The Campbell House Story

THE CAMPBELL HOUSE STORY by Alex Dault, directed by Lee Wilson, with Andy Perun, Thomas Gough, Carter Hayden, Jenny Ryan, Leah Holder and Brandon Crone (Single Theatre Theatre). At Campbell House Museum (160 Queen West). Opens Friday (March 2) and runs to March 17, Tuesday-Sunday 7 and 9 pm. $20. totix.ca. See listing.


Site-specific shows popped up all over the city last fall, in historic buildings, backyard sheds and neighbourhood houses.

Now Single Thread Theatre, whose mandate is to explore history and culture using non-traditional spaces, moves into Campbell House Museum to present a page from that venue’s past involving – and featuring – its original tenant, William Campbell.

“The building at Queen and University fascinates me as a space it’s a bastion of the past surrounded by skyscrapers,” says playwright Alex Dault, author of The Campbell House Story.

After doing some research, Dault discovered that Campbell was the fifth chief justice of Upper Canada, “someone I’d never heard about in my history classes. Yet he played a critical role in pre-Confederation times as the arbiter in what was called the 1827 Types Trial, which involved several young men from the Family Compact trashing journalist William Lyon Mackenzie’s print shop. Mackenzie was an outspoken critic of the well-to-do, politically powerful members of the Compact.”

The trial was a landmark for freedom of the press in Canada and also propelled Mackenzie into the political sphere. He later became a leader in the Upper Canada Rebellion of 1837 and also Toronto’s first mayor.

The show, though, is as much about personal relationships as politics. Campbell’s grandson, Will, is involved with Samuel Jarvis, one of the leaders of the assault on Mackenzie’s shop he also sells information about the Family Compact to Mackenzie. Whose side is he on? A trial involving the chief justice can settle the affair legally, but young Will has to decide who he really supports.
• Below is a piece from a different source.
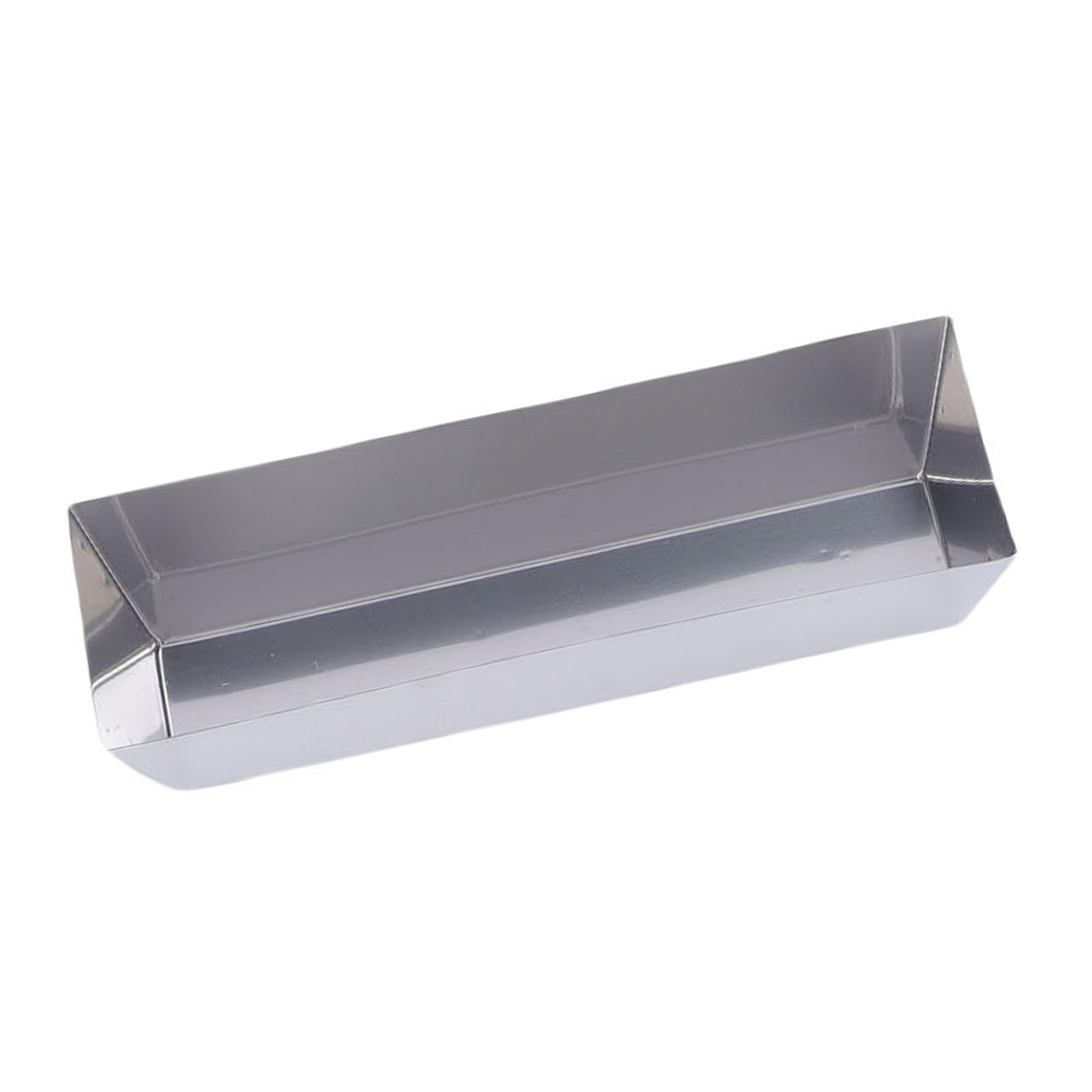 Walfront Set di 8 Raschietti per Cartongesso in Acciaio Inossidabile con Vaschetta per Stucco, Impugnatura in TPR Lavorata a CNC e Testa a Martello per Incollaggio di Giunti di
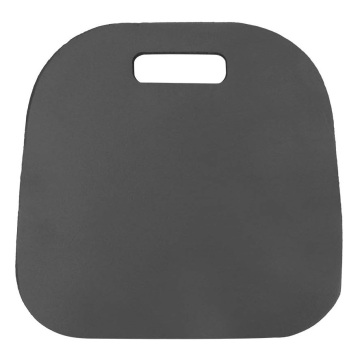 Black NBR Garden Kneeling Pad: Your Ultimate Knee Protector for Gardening and Working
Add a smart maid, some cross-dressing and the Campbell family concern about social status and the result is what Dault calls “a political farce.”

The scenes jump back and forth between the trial (the audience is the jury) and episodes depicting events relevant to the case.

Last October Single Thread staged a site-specific production of Shakespeare’s Much Ado About Nothing at Spadina House, updating the material to the First World War. It was a great learning experience for the company, since the large house and extensive grounds made for a lot of travelling.

“I realized that the trick is to sustain the narrative even when everyone’s moving,” smiles Dault, a George Brown Theatre grad. “You can’t let viewers fall out of the world of the play, no matter how visually stimulating the environment is. For The Campbell House Story, which can only accommodate an audience of 25, I want to up the ante, make the story the most important aspect of the production.

“It’s partly a matter of keeping the dialogue going while the audience goes from room to room.”

Some of the characters are drawn from history, while others are fictional.

“Though Will is real, he’s only a footnote in the records here he’s the main character. Because we’re working in a museum setting, I feel a pressure not to make up history. Everything that happens is plausible.”

Dault admits that he’s injected the comedy – “my go-to style” – to make the history more interesting. “So many people find Canadian history tedious, but Michael Hollingsworth has proven that doesn’t have to be the case.”

Historical footnote: Thomas Gough, who plays Campbell, is a descendant of one of the men who trashed Mackenzie’s shop.